According to the desk monitor, by 5:00 p.m., you were back in your dorm room. Your roommate Nancy recalls your excitement when you told her that Michael Stipe was going to be at the Manhattan. You both decided you would get a group together and go later that night. You were all underage, but you knew John MacCallister, a townie who worked the front door, from high school. Nancy made several calls

to friends. A meeting time of 9:30 p.m. was arranged.

Since your psych professor had scheduled an exam before spring break, you and Nancy went to the North Library to study. Around 8:30 p.m., you were both seen at the Taco Stand, a restaurant catty-­corner from the black iron arch that stands at the main campus entrance. You took the food back to Lipscomb Hall. You entered through the back door, which was propped open, so the night desk monitor, a woman named Beth Tindall, did not record your entry.

Upstairs, both you and Nancy showered and dressed for the evening. You were wearing saddle loafers, black jeans, a man’s white button-­up shirt, and an embroidered silver and gold vest. You had silver bangles on your wrist and a locket that belonged to your sister around your neck.

Later, Nancy could not recall whether or not you brought back from the communal showers the wire basket you kept your toiletries in (they were not found in your dorm room). Nancy mentions in one of her statements that abandoned items in the bathrooms were generally either stolen or thrown away.
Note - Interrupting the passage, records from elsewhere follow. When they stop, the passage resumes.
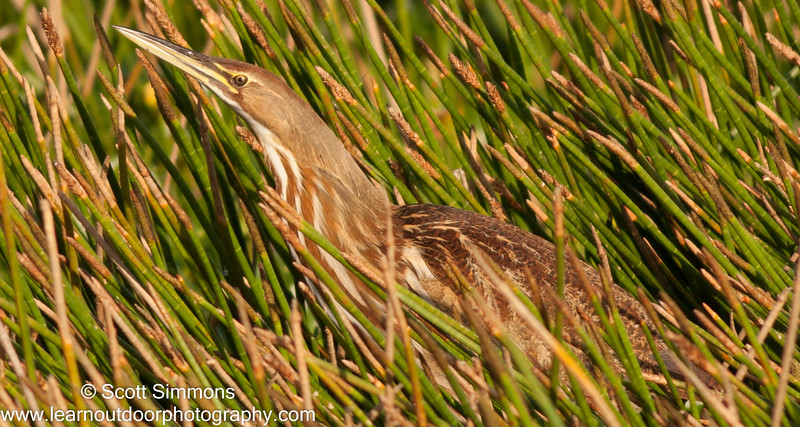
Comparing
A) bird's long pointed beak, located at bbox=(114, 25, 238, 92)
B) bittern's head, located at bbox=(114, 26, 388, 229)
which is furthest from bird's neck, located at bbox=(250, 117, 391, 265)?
bird's long pointed beak, located at bbox=(114, 25, 238, 92)

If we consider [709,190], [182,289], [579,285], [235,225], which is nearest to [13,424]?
[182,289]

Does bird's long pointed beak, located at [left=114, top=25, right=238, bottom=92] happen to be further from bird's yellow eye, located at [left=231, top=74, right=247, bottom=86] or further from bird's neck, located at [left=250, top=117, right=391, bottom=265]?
bird's neck, located at [left=250, top=117, right=391, bottom=265]

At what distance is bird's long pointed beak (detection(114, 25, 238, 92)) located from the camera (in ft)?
5.78

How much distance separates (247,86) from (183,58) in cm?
13

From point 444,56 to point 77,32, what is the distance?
3.90 feet

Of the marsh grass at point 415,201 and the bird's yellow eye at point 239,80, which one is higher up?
the bird's yellow eye at point 239,80

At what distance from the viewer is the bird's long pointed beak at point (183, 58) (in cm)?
176

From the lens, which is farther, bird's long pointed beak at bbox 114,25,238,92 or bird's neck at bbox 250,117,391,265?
bird's neck at bbox 250,117,391,265

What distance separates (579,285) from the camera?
1.81m

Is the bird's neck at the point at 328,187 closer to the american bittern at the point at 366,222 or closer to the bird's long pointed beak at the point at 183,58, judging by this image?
the american bittern at the point at 366,222

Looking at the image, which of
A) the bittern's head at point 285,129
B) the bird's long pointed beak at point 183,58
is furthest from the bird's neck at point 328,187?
the bird's long pointed beak at point 183,58

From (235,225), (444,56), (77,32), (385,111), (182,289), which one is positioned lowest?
(182,289)

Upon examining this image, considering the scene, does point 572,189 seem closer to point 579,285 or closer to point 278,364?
point 579,285

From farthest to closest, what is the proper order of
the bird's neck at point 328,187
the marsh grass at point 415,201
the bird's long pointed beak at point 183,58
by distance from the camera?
the bird's neck at point 328,187 < the bird's long pointed beak at point 183,58 < the marsh grass at point 415,201
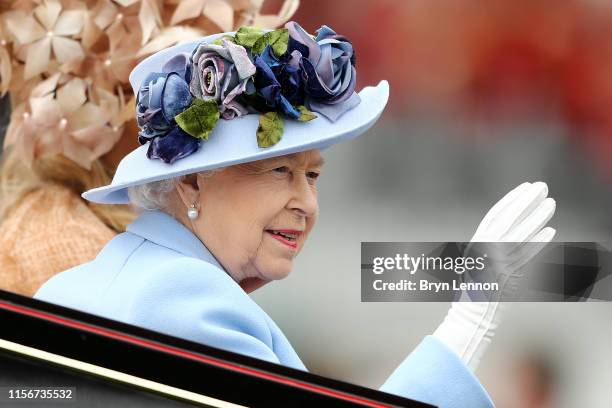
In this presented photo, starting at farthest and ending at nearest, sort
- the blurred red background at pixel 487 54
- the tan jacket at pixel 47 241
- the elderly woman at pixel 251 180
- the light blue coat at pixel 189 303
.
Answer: the blurred red background at pixel 487 54
the tan jacket at pixel 47 241
the elderly woman at pixel 251 180
the light blue coat at pixel 189 303

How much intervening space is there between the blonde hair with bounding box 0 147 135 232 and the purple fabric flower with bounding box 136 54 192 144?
1199 mm

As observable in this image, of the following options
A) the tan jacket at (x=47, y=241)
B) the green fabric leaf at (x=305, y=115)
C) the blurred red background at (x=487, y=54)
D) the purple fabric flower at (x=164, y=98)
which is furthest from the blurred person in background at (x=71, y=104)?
the green fabric leaf at (x=305, y=115)

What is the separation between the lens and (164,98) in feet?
5.14

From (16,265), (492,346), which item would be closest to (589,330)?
(492,346)

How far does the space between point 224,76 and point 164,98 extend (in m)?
0.09

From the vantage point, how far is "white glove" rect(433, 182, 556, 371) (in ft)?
5.21

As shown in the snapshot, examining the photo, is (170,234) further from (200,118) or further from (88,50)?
(88,50)

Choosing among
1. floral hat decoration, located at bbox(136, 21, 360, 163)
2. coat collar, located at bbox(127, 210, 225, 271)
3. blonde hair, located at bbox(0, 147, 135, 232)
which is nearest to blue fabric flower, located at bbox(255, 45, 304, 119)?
floral hat decoration, located at bbox(136, 21, 360, 163)

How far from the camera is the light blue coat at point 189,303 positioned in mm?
1360

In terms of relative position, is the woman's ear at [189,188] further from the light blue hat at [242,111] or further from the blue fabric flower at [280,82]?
the blue fabric flower at [280,82]

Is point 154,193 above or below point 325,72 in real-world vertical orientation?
below

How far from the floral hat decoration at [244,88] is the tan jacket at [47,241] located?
1.16m

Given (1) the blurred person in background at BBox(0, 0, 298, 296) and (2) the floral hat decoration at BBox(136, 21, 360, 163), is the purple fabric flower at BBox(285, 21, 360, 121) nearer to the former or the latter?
(2) the floral hat decoration at BBox(136, 21, 360, 163)

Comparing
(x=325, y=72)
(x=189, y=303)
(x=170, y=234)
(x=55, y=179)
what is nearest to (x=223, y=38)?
(x=325, y=72)
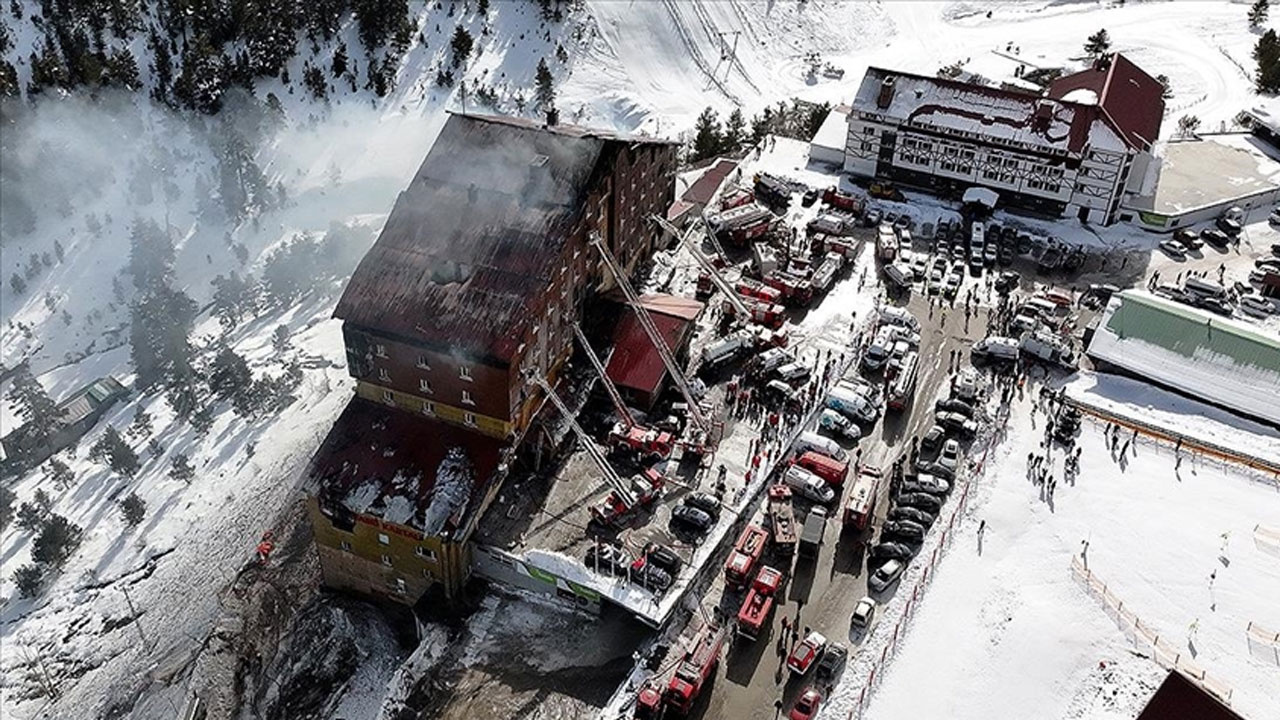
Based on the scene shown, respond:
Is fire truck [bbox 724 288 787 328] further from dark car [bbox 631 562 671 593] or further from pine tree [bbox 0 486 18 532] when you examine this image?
pine tree [bbox 0 486 18 532]

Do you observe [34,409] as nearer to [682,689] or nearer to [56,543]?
[56,543]

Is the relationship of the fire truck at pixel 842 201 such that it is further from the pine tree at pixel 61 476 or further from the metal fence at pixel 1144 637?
the pine tree at pixel 61 476

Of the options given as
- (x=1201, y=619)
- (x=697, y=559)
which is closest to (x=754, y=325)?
(x=697, y=559)

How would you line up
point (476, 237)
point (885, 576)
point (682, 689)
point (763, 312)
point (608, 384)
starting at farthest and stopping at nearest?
1. point (763, 312)
2. point (608, 384)
3. point (476, 237)
4. point (885, 576)
5. point (682, 689)

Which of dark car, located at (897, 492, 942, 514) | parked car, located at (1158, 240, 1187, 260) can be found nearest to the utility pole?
dark car, located at (897, 492, 942, 514)

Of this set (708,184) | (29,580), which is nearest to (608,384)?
(708,184)

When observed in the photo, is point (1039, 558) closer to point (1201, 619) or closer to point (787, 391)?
point (1201, 619)
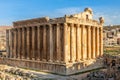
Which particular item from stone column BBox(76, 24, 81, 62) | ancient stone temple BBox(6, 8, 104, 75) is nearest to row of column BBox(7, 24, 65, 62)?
ancient stone temple BBox(6, 8, 104, 75)

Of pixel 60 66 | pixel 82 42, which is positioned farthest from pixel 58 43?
pixel 82 42

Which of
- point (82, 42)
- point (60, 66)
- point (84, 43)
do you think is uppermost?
point (82, 42)

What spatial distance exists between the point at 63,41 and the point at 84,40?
643cm

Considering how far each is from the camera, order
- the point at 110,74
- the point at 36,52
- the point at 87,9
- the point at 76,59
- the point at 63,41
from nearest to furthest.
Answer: the point at 110,74, the point at 63,41, the point at 76,59, the point at 36,52, the point at 87,9

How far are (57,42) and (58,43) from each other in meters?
0.27

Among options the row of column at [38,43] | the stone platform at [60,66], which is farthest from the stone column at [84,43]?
the row of column at [38,43]

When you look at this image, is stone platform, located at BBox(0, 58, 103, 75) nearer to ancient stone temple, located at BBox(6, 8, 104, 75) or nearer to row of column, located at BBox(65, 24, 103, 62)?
ancient stone temple, located at BBox(6, 8, 104, 75)

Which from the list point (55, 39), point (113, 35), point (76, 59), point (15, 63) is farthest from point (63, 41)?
point (113, 35)

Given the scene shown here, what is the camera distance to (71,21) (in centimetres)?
3772

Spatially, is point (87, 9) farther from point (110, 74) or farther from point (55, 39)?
point (110, 74)

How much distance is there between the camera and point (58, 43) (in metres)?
37.2

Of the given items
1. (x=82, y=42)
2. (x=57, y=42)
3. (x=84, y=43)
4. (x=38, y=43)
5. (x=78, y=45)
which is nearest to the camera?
(x=57, y=42)

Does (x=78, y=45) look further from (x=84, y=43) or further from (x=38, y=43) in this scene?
(x=38, y=43)

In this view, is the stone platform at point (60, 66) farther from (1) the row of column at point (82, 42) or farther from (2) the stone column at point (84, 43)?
(2) the stone column at point (84, 43)
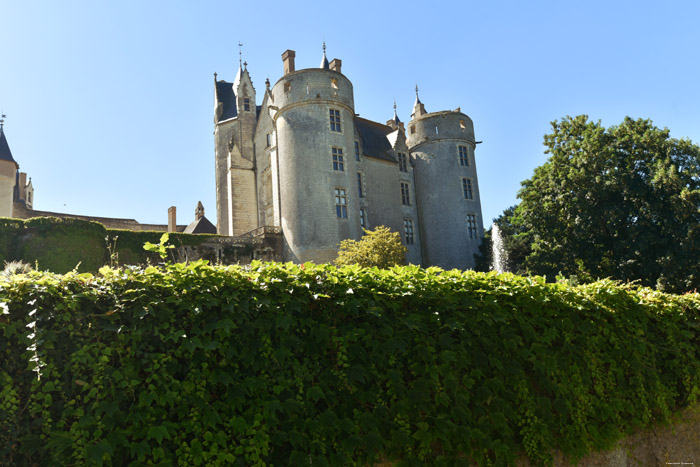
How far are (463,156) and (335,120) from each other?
37.8 ft

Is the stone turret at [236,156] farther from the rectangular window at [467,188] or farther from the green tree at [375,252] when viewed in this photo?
the rectangular window at [467,188]

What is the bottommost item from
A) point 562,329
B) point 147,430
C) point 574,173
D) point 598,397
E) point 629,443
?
point 629,443

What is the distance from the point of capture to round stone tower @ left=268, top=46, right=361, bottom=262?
30312 mm

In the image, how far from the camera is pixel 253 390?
469 centimetres

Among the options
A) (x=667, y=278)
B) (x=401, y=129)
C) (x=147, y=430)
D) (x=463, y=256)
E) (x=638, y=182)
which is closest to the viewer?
(x=147, y=430)

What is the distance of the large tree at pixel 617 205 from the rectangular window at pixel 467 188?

At 9:30 p.m., you met your friends at the Manhattan Cafe, where you were told that the Michael Stipe rumor was false. Someone mentioned that the band was touring in Asia. Someone else said they were in California.

There was an overall sense of disappointment, but it was agreed that you all might as well stay for drinks. It was Monday night. Everyone but you had classes the next day, a fact that later worked to your disadvantage, because Nancy assumed you had gone home to finish your laundry and we assumed that you were at school.

The first round was Pabst Blue Ribbon, which the Manhattan served for a dollar each. At some point later, you were seen holding a Moscow Mule, a cocktail that sold for $4.50 and featured vodka, Blenheim ginger ale, and lime. Nancy Griggs indicated that a man must have purchased the drink because all the girls had a habit of asking for the expensive cocktail whenever a man was paying.

A song you liked came on the jukebox. You started dancing. Someone said the song was by C+C Music Factory. Others said it was Lisa Lisa. Regardless, your enthusiasm was contagious. Soon, what little floor space there was in the club was taken up with dancers.